Os passos militares norte-coreanos ocorrem um dia depois de terem destruído uma instalação destinada à interligação coreana na fronteira, no que foi uma escalada na tensão entre estes Estados peninsulares.

O Estado-maior norte-coreano adiantou que unidades militares seriam deslocadas para os locais do projeto turístico Diamond e do complexo industrial de Kaesong, ambos localizados a norte da fronteira.

Estes locais, que já foram símbolos da cooperação inter-coreana, estão encerrados desde há anos, no seguimento das animosidades levantadas pelo programa nuclear norte-coreano.

A Coreia do Norte adiantou também que vai reiniciar exercícios militares e restabelecer guardas fronteiriços em áreas da linha da frente, além de lançar balões com propaganda para a Coreia do Sul.

Estas decisões significam que a Coreia do Norte vai anular um acordo com a Coreia do Sul, alcançado em 2018, para reduzir as tensões militares nas zonas fronteiriças.

Kim Yo Jong, a irmã do líder norte-coreano, Kim Jong Un, emitiu um comunicado separado em que revelava que a Coreia do Norte tinha recusado uma proposta do presidente sul-coreano, Moon Jae-in, para enviar representantes especiais a Pyongyang para reduzir as animosidades.

Kim Yo Jong adiantou que Moon Jae-in tinha proposto o envio do seu diretor de Segurança Nacional, Chung Eui-yong, e o chefe dos serviços de informações, Suh Hun, a Pyongyang, tão depressa quanto a Coreia do Norte o pretendesse.

A irmã de Kim Jong Un, que tem estado a dirigir a recente retórica norte-coreana contra a Coreia do Sul, classificou a oferta de Moon como “irrealista” e “sem sentido” considerou que os sul-coreanos têm de pagar o preço pela sua incapacidade de impedir ativistas de lançarem propaganda para a Coreia do Norte.

Na terça-feira, a Coreia do Norte destruiu com explosivos o edifício destinado à interligação coreana na cidade fronteiriça de Kaesong, aberto em 2018, quando as relações bilaterais estavam a melhorar.

Apesar de o edifício estar vazio e de a Coreia do Norte ter revelado os seus planos para o destruir, a decisão de o fazer foi o ato mais provocador feito pela Coreia do Norte desde o início das conversações nucleares com os EUA, em 2018, cujo impasse, ocorrido entretanto, suscitou receios de uma guerra.

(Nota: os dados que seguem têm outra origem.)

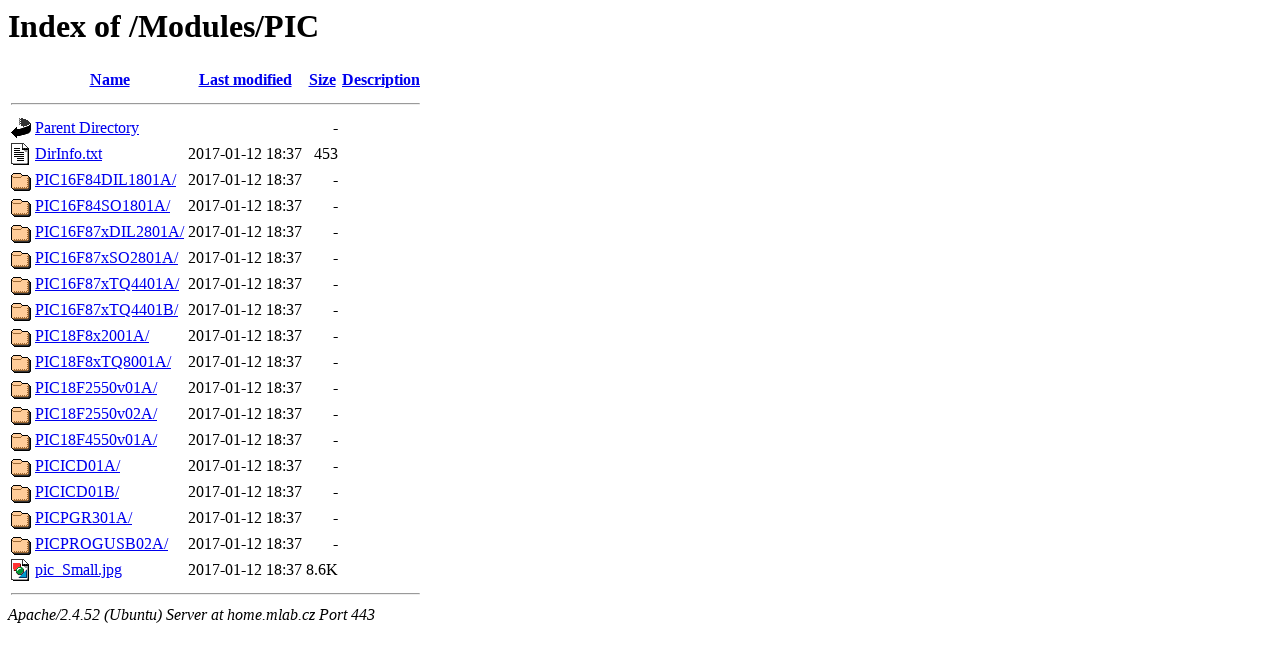

--- FILE ---
content_type: text/html;charset=UTF-8
request_url: https://home.mlab.cz/Modules/PIC/
body_size: 663
content:
<!DOCTYPE HTML PUBLIC "-//W3C//DTD HTML 3.2 Final//EN">
<html>
 <head>
  <title>Index of /Modules/PIC</title>
 </head>
 <body>
<h1>Index of /Modules/PIC</h1>
  <table>
   <tr><th valign="top"><img src="/icons/blank.gif" alt="[ICO]"></th><th><a href="?C=N;O=D">Name</a></th><th><a href="?C=M;O=A">Last modified</a></th><th><a href="?C=S;O=A">Size</a></th><th><a href="?C=D;O=A">Description</a></th></tr>
   <tr><th colspan="5"><hr></th></tr>
<tr><td valign="top"><img src="/icons/back.gif" alt="[PARENTDIR]"></td><td><a href="/Modules/">Parent Directory</a></td><td>&nbsp;</td><td align="right">  - </td><td>&nbsp;</td></tr>
<tr><td valign="top"><img src="/icons/text.gif" alt="[TXT]"></td><td><a href="DirInfo.txt">DirInfo.txt</a></td><td align="right">2017-01-12 18:37  </td><td align="right">453 </td><td>&nbsp;</td></tr>
<tr><td valign="top"><img src="/icons/folder.gif" alt="[DIR]"></td><td><a href="PIC16F84DIL1801A/">PIC16F84DIL1801A/</a></td><td align="right">2017-01-12 18:37  </td><td align="right">  - </td><td>&nbsp;</td></tr>
<tr><td valign="top"><img src="/icons/folder.gif" alt="[DIR]"></td><td><a href="PIC16F84SO1801A/">PIC16F84SO1801A/</a></td><td align="right">2017-01-12 18:37  </td><td align="right">  - </td><td>&nbsp;</td></tr>
<tr><td valign="top"><img src="/icons/folder.gif" alt="[DIR]"></td><td><a href="PIC16F87xDIL2801A/">PIC16F87xDIL2801A/</a></td><td align="right">2017-01-12 18:37  </td><td align="right">  - </td><td>&nbsp;</td></tr>
<tr><td valign="top"><img src="/icons/folder.gif" alt="[DIR]"></td><td><a href="PIC16F87xSO2801A/">PIC16F87xSO2801A/</a></td><td align="right">2017-01-12 18:37  </td><td align="right">  - </td><td>&nbsp;</td></tr>
<tr><td valign="top"><img src="/icons/folder.gif" alt="[DIR]"></td><td><a href="PIC16F87xTQ4401A/">PIC16F87xTQ4401A/</a></td><td align="right">2017-01-12 18:37  </td><td align="right">  - </td><td>&nbsp;</td></tr>
<tr><td valign="top"><img src="/icons/folder.gif" alt="[DIR]"></td><td><a href="PIC16F87xTQ4401B/">PIC16F87xTQ4401B/</a></td><td align="right">2017-01-12 18:37  </td><td align="right">  - </td><td>&nbsp;</td></tr>
<tr><td valign="top"><img src="/icons/folder.gif" alt="[DIR]"></td><td><a href="PIC18F8x2001A/">PIC18F8x2001A/</a></td><td align="right">2017-01-12 18:37  </td><td align="right">  - </td><td>&nbsp;</td></tr>
<tr><td valign="top"><img src="/icons/folder.gif" alt="[DIR]"></td><td><a href="PIC18F8xTQ8001A/">PIC18F8xTQ8001A/</a></td><td align="right">2017-01-12 18:37  </td><td align="right">  - </td><td>&nbsp;</td></tr>
<tr><td valign="top"><img src="/icons/folder.gif" alt="[DIR]"></td><td><a href="PIC18F2550v01A/">PIC18F2550v01A/</a></td><td align="right">2017-01-12 18:37  </td><td align="right">  - </td><td>&nbsp;</td></tr>
<tr><td valign="top"><img src="/icons/folder.gif" alt="[DIR]"></td><td><a href="PIC18F2550v02A/">PIC18F2550v02A/</a></td><td align="right">2017-01-12 18:37  </td><td align="right">  - </td><td>&nbsp;</td></tr>
<tr><td valign="top"><img src="/icons/folder.gif" alt="[DIR]"></td><td><a href="PIC18F4550v01A/">PIC18F4550v01A/</a></td><td align="right">2017-01-12 18:37  </td><td align="right">  - </td><td>&nbsp;</td></tr>
<tr><td valign="top"><img src="/icons/folder.gif" alt="[DIR]"></td><td><a href="PICICD01A/">PICICD01A/</a></td><td align="right">2017-01-12 18:37  </td><td align="right">  - </td><td>&nbsp;</td></tr>
<tr><td valign="top"><img src="/icons/folder.gif" alt="[DIR]"></td><td><a href="PICICD01B/">PICICD01B/</a></td><td align="right">2017-01-12 18:37  </td><td align="right">  - </td><td>&nbsp;</td></tr>
<tr><td valign="top"><img src="/icons/folder.gif" alt="[DIR]"></td><td><a href="PICPGR301A/">PICPGR301A/</a></td><td align="right">2017-01-12 18:37  </td><td align="right">  - </td><td>&nbsp;</td></tr>
<tr><td valign="top"><img src="/icons/folder.gif" alt="[DIR]"></td><td><a href="PICPROGUSB02A/">PICPROGUSB02A/</a></td><td align="right">2017-01-12 18:37  </td><td align="right">  - </td><td>&nbsp;</td></tr>
<tr><td valign="top"><img src="/icons/image2.gif" alt="[IMG]"></td><td><a href="pic_Small.jpg">pic_Small.jpg</a></td><td align="right">2017-01-12 18:37  </td><td align="right">8.6K</td><td>&nbsp;</td></tr>
   <tr><th colspan="5"><hr></th></tr>
</table>
<address>Apache/2.4.52 (Ubuntu) Server at home.mlab.cz Port 443</address>
</body></html>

Foi também um revés para os esforços de Moon Jae-in com vista à reaproximação com Pyongyang.

A agência noticiosa estatal norte-coreana Korean Central News Agency informou que o edifício tinha sido destruído com uma “terrível explosão”.

A Coreia do Sul emitiu um comunicado a expressar “um lamento profundo” com a destruição do edifício e preveniu para uma resposta severa se a Coreia do Norte tomar passos adicionais que agravem as tensões bilaterais.